Carter gave no quarter. His knuckles were bone hammers. Every time the man fell, Carter dragged him to his feet and beat him into insensibility while he stood. The Killmaster battered his chest, ribs and abdomen, and pounded his face until his piggy eyes could no longer see and his mouth and nostrils were a red maw of bleeding flesh.

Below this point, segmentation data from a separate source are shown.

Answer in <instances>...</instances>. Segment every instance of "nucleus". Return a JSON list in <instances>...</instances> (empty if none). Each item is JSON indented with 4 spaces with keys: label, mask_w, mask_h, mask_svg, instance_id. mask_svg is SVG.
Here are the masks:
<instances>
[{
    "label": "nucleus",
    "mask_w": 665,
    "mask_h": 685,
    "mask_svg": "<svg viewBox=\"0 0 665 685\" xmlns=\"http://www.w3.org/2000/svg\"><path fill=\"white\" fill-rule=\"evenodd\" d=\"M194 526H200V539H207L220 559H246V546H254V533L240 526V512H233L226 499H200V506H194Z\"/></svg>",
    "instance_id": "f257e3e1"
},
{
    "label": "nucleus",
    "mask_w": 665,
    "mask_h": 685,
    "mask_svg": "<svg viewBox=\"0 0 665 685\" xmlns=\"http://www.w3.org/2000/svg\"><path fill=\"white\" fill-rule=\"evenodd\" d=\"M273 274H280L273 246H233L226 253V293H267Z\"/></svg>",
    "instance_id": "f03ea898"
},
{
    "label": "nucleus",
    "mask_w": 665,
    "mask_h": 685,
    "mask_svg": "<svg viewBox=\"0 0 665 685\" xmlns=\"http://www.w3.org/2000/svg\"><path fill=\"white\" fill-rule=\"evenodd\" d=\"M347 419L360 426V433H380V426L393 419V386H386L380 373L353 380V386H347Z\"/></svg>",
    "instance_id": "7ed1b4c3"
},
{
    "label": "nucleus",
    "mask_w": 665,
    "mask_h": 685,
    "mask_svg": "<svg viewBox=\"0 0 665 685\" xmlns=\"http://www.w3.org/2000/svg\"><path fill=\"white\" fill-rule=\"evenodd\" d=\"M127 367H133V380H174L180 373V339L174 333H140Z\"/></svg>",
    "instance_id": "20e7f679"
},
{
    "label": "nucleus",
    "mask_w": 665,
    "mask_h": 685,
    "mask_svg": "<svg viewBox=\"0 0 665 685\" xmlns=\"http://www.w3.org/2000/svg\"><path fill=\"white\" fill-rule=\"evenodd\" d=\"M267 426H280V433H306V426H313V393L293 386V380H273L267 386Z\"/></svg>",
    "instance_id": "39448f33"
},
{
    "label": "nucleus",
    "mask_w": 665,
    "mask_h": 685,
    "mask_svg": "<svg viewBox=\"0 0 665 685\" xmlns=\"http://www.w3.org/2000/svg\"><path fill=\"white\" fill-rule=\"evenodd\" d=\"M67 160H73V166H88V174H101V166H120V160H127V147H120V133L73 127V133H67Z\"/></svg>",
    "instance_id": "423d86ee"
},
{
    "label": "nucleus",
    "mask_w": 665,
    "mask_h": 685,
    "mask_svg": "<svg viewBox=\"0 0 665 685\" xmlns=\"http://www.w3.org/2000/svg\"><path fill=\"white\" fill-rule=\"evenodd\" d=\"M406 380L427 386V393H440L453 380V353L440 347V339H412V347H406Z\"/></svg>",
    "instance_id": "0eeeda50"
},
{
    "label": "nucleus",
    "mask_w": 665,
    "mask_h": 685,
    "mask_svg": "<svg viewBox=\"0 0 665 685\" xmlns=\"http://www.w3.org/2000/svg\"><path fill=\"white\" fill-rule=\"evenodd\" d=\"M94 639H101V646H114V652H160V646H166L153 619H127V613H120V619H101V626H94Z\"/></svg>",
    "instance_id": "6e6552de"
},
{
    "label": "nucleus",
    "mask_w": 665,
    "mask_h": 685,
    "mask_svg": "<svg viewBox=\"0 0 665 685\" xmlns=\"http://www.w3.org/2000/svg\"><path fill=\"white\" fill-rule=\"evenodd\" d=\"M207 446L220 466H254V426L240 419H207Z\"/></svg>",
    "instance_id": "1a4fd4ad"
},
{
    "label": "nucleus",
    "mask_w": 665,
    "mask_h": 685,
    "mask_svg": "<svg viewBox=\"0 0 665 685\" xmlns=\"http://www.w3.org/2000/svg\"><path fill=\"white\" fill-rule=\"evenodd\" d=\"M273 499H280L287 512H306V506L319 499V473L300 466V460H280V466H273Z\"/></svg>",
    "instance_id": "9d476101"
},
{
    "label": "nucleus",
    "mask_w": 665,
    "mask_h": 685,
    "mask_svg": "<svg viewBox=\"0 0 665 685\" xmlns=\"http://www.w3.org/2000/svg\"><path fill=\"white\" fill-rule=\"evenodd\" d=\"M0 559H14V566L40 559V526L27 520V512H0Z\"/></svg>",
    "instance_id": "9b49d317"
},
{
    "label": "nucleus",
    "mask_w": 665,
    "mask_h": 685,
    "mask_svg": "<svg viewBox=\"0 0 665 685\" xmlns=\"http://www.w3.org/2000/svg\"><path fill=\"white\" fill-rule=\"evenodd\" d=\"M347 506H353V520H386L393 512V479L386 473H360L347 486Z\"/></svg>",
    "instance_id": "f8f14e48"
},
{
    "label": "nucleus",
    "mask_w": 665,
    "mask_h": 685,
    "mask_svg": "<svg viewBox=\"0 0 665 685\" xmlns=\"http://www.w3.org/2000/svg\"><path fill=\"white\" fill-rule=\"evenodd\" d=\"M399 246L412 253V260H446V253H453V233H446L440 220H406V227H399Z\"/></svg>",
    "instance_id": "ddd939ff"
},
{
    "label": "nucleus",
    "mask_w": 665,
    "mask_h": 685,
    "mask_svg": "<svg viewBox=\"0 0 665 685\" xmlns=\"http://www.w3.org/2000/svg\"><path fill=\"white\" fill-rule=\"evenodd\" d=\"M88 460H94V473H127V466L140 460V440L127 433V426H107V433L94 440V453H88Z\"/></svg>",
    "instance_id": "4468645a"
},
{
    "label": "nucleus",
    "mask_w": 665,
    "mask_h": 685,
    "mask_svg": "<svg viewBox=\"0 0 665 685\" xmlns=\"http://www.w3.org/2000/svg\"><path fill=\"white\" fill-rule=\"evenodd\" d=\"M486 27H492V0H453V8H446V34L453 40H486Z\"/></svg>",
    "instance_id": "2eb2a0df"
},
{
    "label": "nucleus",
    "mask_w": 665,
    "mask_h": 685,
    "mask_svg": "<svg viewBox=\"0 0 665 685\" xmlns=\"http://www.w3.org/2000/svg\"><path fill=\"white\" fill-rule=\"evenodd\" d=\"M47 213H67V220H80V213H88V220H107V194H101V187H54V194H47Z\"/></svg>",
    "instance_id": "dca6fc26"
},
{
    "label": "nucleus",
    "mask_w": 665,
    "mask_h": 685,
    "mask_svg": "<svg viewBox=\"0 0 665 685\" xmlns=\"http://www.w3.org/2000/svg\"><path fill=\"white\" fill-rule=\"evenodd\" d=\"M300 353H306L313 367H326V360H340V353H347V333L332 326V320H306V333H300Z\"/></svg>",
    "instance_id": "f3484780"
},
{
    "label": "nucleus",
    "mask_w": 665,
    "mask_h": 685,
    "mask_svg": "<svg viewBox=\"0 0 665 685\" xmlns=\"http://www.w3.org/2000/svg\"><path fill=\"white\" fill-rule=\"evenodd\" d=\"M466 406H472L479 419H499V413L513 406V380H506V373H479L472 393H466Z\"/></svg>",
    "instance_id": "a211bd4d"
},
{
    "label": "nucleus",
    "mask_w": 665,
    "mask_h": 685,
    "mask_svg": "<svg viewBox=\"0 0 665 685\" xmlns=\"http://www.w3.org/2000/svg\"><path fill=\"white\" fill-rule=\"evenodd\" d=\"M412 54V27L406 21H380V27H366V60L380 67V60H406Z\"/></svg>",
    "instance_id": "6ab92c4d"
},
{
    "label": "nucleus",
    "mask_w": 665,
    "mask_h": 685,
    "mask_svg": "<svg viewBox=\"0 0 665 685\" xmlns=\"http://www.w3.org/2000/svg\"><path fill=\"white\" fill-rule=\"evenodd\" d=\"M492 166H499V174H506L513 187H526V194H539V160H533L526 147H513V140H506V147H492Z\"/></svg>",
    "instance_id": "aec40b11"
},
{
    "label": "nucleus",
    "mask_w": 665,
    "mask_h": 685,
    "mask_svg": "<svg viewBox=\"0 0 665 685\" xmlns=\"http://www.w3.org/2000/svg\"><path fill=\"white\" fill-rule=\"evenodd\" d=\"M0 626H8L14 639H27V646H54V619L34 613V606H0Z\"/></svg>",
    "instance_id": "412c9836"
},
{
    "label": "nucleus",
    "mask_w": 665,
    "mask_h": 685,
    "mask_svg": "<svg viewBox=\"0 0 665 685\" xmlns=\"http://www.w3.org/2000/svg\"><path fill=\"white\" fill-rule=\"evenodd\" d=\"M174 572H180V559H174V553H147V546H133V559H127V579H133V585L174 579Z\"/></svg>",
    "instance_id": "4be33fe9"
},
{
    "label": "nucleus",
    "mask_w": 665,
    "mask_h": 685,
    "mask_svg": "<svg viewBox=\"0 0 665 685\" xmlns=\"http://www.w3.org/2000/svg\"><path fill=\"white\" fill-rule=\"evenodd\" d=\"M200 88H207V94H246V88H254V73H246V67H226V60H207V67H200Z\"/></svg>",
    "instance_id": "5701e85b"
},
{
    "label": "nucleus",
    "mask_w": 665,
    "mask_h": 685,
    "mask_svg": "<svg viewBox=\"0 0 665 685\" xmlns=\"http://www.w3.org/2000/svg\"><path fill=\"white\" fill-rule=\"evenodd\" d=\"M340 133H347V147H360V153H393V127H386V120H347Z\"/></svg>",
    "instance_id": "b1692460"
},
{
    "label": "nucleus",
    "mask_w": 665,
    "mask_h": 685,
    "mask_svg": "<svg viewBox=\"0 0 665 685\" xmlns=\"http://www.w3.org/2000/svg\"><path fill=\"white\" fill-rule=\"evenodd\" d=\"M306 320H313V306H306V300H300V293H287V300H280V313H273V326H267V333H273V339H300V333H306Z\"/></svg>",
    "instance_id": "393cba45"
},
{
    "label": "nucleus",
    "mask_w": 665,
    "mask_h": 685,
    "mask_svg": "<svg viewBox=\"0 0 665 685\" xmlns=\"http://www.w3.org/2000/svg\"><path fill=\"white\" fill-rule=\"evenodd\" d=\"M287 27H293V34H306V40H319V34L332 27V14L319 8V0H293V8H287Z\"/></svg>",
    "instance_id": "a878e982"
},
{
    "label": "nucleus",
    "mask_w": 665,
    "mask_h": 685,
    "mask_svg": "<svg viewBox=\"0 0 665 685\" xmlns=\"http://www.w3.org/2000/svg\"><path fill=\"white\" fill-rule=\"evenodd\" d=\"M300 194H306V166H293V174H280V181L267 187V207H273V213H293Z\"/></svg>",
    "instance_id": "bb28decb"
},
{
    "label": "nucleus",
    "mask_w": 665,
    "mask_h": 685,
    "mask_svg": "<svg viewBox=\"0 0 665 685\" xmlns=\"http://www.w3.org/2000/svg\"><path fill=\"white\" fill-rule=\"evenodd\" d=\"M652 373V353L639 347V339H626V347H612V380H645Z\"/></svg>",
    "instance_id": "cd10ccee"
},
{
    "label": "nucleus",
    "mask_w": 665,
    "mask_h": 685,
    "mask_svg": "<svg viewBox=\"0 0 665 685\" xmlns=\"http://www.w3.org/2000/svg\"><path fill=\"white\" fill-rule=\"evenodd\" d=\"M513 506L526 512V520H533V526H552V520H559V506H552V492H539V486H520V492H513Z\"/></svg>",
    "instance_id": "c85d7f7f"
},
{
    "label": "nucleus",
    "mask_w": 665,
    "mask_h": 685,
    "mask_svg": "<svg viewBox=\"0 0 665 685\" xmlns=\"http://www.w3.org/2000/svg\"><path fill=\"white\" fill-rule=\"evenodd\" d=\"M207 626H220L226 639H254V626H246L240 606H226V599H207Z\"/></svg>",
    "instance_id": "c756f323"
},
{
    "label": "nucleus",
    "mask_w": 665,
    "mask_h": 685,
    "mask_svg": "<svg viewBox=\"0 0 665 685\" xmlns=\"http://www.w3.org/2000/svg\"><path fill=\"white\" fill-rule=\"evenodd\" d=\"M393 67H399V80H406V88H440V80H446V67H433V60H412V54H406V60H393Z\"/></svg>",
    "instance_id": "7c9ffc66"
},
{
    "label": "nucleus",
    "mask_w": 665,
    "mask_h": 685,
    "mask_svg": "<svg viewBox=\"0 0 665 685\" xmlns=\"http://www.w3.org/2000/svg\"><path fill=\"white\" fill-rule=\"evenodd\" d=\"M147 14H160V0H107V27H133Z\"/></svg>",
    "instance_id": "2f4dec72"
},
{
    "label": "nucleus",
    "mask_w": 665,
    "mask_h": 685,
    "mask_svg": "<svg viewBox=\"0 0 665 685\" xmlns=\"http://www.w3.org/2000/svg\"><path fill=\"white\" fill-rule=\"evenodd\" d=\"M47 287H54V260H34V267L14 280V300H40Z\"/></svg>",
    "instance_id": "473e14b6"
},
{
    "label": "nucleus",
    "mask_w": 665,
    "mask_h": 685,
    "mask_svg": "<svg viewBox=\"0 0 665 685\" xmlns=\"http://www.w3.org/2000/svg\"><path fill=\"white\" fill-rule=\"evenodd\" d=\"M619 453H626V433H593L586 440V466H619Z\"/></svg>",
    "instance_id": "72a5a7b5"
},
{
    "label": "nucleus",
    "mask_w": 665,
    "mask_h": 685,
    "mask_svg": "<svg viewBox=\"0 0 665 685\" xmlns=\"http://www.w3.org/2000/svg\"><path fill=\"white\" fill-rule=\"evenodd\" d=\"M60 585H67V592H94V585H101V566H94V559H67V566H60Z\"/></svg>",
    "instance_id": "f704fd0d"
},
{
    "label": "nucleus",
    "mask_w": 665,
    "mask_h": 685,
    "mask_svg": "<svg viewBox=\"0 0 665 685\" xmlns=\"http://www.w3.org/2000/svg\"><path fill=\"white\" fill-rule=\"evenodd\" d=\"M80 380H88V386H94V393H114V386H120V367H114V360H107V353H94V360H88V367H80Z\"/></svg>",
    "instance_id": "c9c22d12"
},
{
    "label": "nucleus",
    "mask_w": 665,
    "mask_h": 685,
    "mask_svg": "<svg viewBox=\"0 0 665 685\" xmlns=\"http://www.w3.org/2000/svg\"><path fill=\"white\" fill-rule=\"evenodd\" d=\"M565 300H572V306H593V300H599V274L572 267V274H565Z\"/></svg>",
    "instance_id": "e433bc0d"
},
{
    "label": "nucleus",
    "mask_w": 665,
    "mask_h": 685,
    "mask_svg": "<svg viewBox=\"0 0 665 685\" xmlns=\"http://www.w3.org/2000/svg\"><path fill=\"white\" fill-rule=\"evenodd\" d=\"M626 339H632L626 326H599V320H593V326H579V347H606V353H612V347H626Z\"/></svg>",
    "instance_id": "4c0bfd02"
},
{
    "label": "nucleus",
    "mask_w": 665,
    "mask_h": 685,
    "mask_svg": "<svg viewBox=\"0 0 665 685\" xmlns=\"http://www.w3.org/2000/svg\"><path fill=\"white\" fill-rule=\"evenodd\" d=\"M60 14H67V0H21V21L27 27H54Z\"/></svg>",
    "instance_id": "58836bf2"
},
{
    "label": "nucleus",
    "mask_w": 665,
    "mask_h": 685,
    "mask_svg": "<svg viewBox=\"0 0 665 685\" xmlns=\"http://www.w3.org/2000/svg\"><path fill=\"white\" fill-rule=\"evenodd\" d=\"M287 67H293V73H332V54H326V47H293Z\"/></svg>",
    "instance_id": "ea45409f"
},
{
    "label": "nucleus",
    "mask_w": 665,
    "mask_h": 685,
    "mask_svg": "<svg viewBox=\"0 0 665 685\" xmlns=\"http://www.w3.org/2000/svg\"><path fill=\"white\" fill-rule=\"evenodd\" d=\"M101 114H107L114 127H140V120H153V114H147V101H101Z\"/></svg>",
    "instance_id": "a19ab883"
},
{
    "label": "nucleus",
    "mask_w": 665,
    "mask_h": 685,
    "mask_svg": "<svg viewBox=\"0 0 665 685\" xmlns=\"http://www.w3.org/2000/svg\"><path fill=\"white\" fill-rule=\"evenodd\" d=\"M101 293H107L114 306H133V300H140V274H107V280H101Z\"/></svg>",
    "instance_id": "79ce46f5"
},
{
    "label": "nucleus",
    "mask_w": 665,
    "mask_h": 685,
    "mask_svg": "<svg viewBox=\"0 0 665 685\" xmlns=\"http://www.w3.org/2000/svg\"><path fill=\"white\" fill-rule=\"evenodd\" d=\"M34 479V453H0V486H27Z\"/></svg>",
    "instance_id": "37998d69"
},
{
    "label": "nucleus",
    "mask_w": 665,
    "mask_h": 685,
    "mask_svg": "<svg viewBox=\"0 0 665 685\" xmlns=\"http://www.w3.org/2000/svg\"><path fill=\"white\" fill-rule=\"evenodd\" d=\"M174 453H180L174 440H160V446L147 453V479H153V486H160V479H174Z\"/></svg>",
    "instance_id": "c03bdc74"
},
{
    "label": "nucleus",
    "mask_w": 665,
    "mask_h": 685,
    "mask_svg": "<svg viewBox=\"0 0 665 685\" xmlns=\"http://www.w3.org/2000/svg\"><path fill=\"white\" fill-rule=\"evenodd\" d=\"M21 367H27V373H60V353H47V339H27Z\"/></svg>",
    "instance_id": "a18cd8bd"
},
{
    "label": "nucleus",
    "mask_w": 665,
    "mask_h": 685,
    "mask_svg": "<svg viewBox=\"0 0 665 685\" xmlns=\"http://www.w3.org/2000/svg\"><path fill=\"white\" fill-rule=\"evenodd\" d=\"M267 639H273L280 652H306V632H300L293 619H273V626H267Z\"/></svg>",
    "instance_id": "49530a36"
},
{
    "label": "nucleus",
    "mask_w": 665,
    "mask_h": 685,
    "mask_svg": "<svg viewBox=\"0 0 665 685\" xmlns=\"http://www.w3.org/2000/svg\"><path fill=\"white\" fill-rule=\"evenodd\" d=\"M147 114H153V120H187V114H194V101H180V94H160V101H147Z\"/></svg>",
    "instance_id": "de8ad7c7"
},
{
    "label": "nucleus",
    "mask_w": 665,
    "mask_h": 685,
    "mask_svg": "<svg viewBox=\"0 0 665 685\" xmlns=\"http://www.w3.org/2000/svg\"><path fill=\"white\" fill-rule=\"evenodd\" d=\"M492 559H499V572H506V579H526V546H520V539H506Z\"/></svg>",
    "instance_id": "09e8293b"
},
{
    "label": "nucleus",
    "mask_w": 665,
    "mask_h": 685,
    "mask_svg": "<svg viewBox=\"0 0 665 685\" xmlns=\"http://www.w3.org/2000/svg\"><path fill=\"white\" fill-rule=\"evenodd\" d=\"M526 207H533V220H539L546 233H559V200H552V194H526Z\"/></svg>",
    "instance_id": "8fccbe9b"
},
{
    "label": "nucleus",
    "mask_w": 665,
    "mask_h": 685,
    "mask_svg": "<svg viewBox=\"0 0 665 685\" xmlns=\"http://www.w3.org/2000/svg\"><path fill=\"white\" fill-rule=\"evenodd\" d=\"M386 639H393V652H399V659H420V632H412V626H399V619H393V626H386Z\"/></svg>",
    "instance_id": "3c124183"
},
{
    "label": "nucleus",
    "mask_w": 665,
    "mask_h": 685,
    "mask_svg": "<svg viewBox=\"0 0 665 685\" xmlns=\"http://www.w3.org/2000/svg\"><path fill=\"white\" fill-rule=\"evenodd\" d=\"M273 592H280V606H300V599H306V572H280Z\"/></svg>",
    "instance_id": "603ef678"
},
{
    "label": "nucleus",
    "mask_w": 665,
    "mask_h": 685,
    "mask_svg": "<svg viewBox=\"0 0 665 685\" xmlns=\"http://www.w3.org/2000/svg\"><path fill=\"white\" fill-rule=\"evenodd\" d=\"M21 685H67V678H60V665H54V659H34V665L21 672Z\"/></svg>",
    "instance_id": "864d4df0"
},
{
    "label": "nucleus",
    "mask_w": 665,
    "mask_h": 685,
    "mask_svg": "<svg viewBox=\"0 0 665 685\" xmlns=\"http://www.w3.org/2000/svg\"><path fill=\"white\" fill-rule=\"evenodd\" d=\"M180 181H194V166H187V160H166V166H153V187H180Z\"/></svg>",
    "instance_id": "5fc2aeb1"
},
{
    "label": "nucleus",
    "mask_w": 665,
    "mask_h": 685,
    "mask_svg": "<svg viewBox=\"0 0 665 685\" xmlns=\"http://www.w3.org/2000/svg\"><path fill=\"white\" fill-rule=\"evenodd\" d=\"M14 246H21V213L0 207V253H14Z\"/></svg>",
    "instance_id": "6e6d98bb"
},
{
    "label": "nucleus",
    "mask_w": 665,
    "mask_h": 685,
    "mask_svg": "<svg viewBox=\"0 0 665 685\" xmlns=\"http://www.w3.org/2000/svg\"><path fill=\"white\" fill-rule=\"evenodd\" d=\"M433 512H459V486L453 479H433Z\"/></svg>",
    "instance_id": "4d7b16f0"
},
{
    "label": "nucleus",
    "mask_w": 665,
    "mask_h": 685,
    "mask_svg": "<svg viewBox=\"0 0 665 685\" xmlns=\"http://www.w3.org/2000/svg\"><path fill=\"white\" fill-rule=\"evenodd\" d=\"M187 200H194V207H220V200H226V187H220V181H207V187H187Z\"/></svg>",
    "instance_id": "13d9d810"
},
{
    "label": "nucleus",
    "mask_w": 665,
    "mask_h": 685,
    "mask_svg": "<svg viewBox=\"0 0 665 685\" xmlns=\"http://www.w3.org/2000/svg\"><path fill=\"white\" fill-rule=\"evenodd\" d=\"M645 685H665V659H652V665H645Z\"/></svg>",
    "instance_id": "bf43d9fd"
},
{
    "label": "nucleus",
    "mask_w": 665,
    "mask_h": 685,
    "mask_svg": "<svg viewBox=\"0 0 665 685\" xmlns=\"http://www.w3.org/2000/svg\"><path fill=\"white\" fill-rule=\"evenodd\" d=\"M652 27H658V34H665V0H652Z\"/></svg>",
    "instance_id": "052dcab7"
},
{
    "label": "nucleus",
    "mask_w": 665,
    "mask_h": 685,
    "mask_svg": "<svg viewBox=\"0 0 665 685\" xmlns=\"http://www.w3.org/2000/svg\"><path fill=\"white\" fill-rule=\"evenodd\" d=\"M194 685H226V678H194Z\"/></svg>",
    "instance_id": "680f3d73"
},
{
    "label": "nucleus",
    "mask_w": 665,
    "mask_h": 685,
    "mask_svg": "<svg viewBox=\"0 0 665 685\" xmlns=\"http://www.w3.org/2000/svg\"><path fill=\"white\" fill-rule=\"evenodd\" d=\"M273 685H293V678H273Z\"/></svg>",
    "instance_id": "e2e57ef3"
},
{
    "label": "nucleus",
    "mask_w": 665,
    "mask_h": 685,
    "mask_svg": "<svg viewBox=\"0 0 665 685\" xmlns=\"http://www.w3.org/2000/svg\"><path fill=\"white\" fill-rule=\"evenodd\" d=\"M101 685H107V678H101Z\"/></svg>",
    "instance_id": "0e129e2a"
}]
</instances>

Then Carter stepped back and let him fall.

“My God,” Verna gasped at his elbow.

“It was the quiet way,” Carter said, lifting the man’s legs and tugging him deeper into the stables.

“What now?”

“You see the barn over there with the flat roof across the top?” he asked, checking the second guard’s rifle and slinging it.

“I see it.”

“We’re going over there. You’re going up on that flat part of the roof. Then you’re going to lie down and point your rifle at the house.”

“Damn.”

“What’s wrong?”

“I’m afraid of heights.”

“You’ll just have to get over it. This way. There’s another guard in the courtyard between here and this building.”

“Wait a minute,” she whispered, grabbing his arm.

“What?”

“You said you attached explosives to all these buildings.”

“Not that one,” he replied. “That’s where the horses are. I’m an animal lover. C’mon, and stay in the shadows!”

At the last second he grabbed the dead guard’s wide-brimmed hat and jammed it on his head.

He led the way for fifty feet, a hundred, a hundred and fifty, and then he stopped, straining his ears and trying to pick up any alien sound.

When he heard nothing, he grabbed Verna’s hand and pulled her into the stables.

“That’s the ladder to the hayloft. When you get up there you’ll find another ladder that leads through the hole in the roof, there. See it?”

“I see it,” she said grimly, and started up the ladder.

“And remember,” Carter added, “shoot just for the house. We’ve got help coming out of the jungle.”

He waited until he saw her figure move through the hole in the roof, and then he moved back outside.

He was skirting the trees on the edge of the other outbuildings when the first explosion went off.

Fifteen

Carter was about to bolt for the courtyard between the old, unused stables and the house, when the stables went up. It wasn’t a huge explosion, but it was quickly followed by fire that lit up the whole area.